◆ TEXT FOR ANALYSIS ◆
+ + + + + + +

Green Knowe is a series of six children's novels written by Lucy M. Boston, illustrated by her son Peter Boston, and published from 1954 to 1976. It features a very old house, Green Knowe, based on Boston's home at the time, The Manor in Hemingford Grey, Huntingdonshire, England. In the novels she brings to life the people she imagines might have lived there.

For the fourth book in the series, A Stranger at Green Knowe (1961), Boston won the annual Carnegie Medal, recognising the year's best children's book by a British subject. She was a commended runner up for both the first and second books.

Some of the stories feature Tolly and his great-grandmother Mrs. Oldknow. Green Knowe is inhabited by the spirits of people who lived there in ages past, and more than one of the spirits Tolly knows as children later grow into adults. Other supernatural entities in the series include the children's dog, Orlando; a demonic tree-spirit, Green Noah (manifesting as a large tree on the grounds of the manor house); and an animated statue of St. Christopher.

The first five books were published in the UK by Faber and Faber, from 1954 to 1964, and in the US by Harcourt, the first in 1955, and the others within the calendar year of British publication. The last book appeared after more than a decade, published by The Bodley Head and Atheneum Books in 1976.

+ + + + + + +

◆ SOURCE DATA ◆
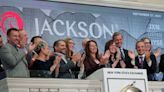 Jackson Financial Names Don Cummings to Succeed CFO Marcia Wadsten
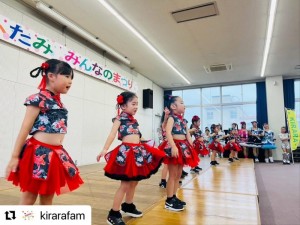 4E2D1605-3003-426C-85A7-AAD7F9A0586E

+ + + + + + +

◆ TASKS ◆
(1) Answer these questions about the Green Knowe text, one line each:
(a) Who illustrated the novels?
(b) Which book in the series won the Carnegie Medal, and in what year was it published?
(c) Which publishers brought out the last book?
(2) Transcribe the part of the Green Knowe text that opens with the words containing "For the fourth" and closes with "and second books.".
(3) Rewrite the paragraph of the Green Knowe text that begins "Some of the stories feature Tolly" as a bulleted list, keeping its main facts.

◆ OUTPUTS BY TASK ◆
(1)
(a) Peter Boston, the author's son.
(b) A Stranger at Green Knowe, the fourth book, published in 1961.
(c) The Bodley Head and Atheneum Books.

(2)
For the fourth book in the series, A Stranger at Green Knowe (1961), Boston won the annual Carnegie Medal, recognising the year's best children's book by a British subject. She was a commended runner up for both the first and second books.

(3)
- Some stories feature Tolly and his great-grandmother, Mrs. Oldknow.
- Green Knowe is inhabited by the spirits of people who lived there in past ages.
- More than one of the spirits Tolly knows as children later grows into an adult.
- Other supernatural entities include:
  - the children's dog, Orlando
  - Green Noah, a demonic tree-spirit that manifests as a large tree on the manor grounds
  - an animated statue of St. Christopher